When Laura takes the bag from behind the toilet, she recalls a similar scene in the film The Godfather, where Michael Corleone takes a gun from behind a toilet to kill another man. By drawing this parallel, Slaughter immediately evokes tension, even though the bag supposedly only contains dye packs. But when Laura opens the bag on stage and finds a gun inside, it is less of a surprise to the reader than it might have been without the movie reference.

While this 1986 narrative is developing, Andy, in 2018, makes progress on her journey—though readers are discovering the truth more quickly than she will. When we catch up with Andy again, she is already in Alabama. Chapter 8 shows that she has become smarter and more thoughtful about her escape. Andy has begun to Take Control of her situation, assessing her options and needs. Yet, Slaughter shows us that she still has a lot to learn, as she becomes involved with Mike, the man in the Alabama hat. The fact that Mike was at the hospital in Georgia and then reappears in the bar across the street from Andy’s motel is too incredible to believe—but she suspends her disbelief, partly because he is charming and personable. This charisma echoes the charisma that Jane sees in Nick. Andy allows herself to be swayed by Mike but comes to her senses after they part and makes her escape. She is still making mistakes, but her skills are slowly improving.

When we return to the 1986 timeline, five days after the Oslo shooting, the relationships between the various characters, which were previously mysterious, are clarified. Cracks are beginning to appear in these relationships, especially between Jane and her boyfriend Nick.
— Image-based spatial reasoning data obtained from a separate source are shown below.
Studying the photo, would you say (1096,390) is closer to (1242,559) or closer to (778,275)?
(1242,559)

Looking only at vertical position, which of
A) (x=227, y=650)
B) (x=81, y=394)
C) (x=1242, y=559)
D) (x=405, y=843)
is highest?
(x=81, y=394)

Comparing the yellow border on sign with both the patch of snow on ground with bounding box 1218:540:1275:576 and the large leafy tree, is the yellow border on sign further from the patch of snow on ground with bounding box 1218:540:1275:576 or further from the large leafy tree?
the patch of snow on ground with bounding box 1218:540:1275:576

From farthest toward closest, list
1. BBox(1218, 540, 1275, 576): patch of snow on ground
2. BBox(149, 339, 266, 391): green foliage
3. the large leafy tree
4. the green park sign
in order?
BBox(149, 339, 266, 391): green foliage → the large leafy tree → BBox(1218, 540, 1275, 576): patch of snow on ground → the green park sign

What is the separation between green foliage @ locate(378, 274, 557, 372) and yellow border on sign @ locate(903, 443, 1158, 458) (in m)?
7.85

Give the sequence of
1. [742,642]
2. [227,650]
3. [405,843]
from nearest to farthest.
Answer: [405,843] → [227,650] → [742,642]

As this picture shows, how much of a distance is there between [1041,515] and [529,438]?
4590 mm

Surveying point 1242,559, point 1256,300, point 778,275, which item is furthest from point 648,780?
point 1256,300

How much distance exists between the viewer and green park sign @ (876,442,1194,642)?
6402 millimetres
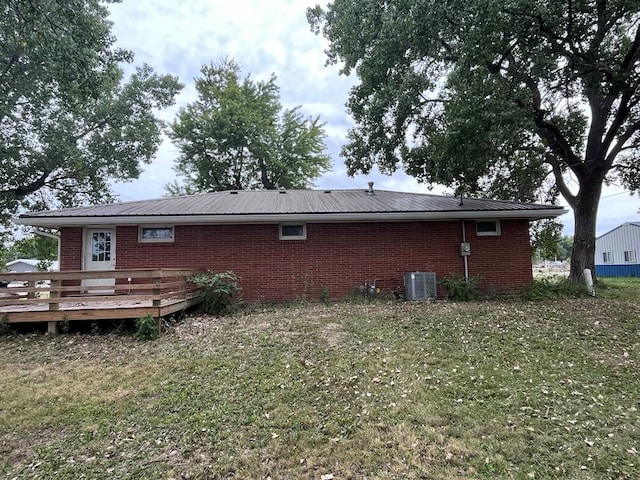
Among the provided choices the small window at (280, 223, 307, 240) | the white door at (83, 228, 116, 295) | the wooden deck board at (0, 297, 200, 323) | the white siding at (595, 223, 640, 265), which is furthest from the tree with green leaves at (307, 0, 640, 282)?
the white siding at (595, 223, 640, 265)

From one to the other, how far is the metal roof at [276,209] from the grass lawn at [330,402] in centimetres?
338

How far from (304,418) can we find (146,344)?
3660mm

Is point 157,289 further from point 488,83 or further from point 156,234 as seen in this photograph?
point 488,83

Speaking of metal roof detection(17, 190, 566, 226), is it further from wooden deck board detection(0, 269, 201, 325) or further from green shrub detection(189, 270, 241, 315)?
wooden deck board detection(0, 269, 201, 325)

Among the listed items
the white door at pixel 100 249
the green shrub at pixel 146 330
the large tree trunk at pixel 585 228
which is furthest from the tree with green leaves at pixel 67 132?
the large tree trunk at pixel 585 228

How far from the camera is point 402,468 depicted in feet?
8.98

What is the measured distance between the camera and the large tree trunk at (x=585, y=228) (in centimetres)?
1137

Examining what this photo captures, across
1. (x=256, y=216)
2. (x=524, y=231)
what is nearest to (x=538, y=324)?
(x=524, y=231)

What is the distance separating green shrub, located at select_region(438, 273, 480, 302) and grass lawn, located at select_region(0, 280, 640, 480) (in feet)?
8.66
Jane realizes that the FBI is beginning to see through their story, a theory confirmed by her conversation with Agent Danbury. Her discussion with Danbury is key to another theme—The Cult of Nick. Danbury alludes to several cults and cult leaders, drawing parallels between them and Nick. He also brings up Patty Hearst, implying that Jane may be an unwilling participant in Nick’s group, or at least had been unwilling at first.